Sayma Suraiya, Faculty of Business & Economics. DIU
Type 2: Decision Making Under Risk: In decision making under risk, the decision maker knows the probability of
occurrence of each outcome. For example, that the probability of being dealt a club is 0.25. The probability of rolling
a 5 on a die is 1/6. In decision making under risk, the decision maker attempts to maximize his or her expected well-
being. Decision theory models for business problems in this environment typically employ two equivalent criteria:
maximization of expected monetary value and minimization of expected loss.
Type 3: Decision Making Under Uncertainty: In decision making under uncertainty the decision maker does not
know the probabilities of the various outcomes. As an example, the probability that a BNP personnel will be president
of Bangladesh 25 years from now is not known. Sometimes it is impossible to assess the probability of success of a
new undertaking or product.
Decision making under risk is a probabilistic decision situation. Several possible states of nature may occur, each
with a given probability.
There are three types of methods or criteria available, which could be of help to the decision maker.
1. Expected Monetary Value: EMV is the weighted sum of possible payoffs for each alternative.
i.e. EMV (alternative i ) = (Payoff of first state of nature) x ( Probability of first state of nature)
================
**Short exercise 1**
Answer these about the decision-making passage:
(a) Under risk, what does the decision maker know?
(b) Which example shows a probability that is not known?
(c) How is EMV defined?
The rows that follow have no connection to the decision-making passage.
================
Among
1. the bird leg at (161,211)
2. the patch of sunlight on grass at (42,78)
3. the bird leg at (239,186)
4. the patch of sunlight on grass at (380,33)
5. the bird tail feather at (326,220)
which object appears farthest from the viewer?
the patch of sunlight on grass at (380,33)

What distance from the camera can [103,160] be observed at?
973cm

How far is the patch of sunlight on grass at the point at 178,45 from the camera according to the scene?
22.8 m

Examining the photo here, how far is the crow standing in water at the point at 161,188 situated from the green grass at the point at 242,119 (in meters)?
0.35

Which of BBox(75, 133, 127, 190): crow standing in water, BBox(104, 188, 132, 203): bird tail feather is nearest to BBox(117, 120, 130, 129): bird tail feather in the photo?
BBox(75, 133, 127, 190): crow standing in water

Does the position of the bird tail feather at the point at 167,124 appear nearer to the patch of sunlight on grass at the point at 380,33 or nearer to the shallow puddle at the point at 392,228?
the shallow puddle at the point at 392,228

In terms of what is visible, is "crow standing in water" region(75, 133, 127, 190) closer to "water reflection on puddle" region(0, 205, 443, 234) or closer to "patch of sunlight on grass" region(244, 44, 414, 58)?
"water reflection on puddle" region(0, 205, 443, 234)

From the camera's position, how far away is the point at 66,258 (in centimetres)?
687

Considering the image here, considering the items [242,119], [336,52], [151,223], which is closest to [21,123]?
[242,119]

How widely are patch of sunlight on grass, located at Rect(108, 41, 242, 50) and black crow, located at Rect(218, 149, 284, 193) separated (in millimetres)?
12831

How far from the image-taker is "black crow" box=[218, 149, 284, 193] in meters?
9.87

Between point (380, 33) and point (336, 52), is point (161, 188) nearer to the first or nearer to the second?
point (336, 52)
================
**Short exercise 2**
In the rows, swap "black crow" for "dark bird" in the part that opens with the line containing "Considering the image" and runs through the last row. Give back only those lines, with nothing else changed.

**Result 1**
(a) The probability of occurrence of each outcome.
(b) The probability that a BNP personnel will be president of Bangladesh 25 years from now.
(c) The weighted sum of possible payoffs for each alternative.

**Result 2**
Considering the image here, considering the items [242,119], [336,52], [151,223], which is closest to [21,123]?
[242,119]

How widely are patch of sunlight on grass, located at Rect(108, 41, 242, 50) and dark bird, located at Rect(218, 149, 284, 193) separated (in millimetres)?
12831

How far from the image-taker is "dark bird" box=[218, 149, 284, 193] in meters?
9.87

Between point (380, 33) and point (336, 52), is point (161, 188) nearer to the first or nearer to the second?
point (336, 52)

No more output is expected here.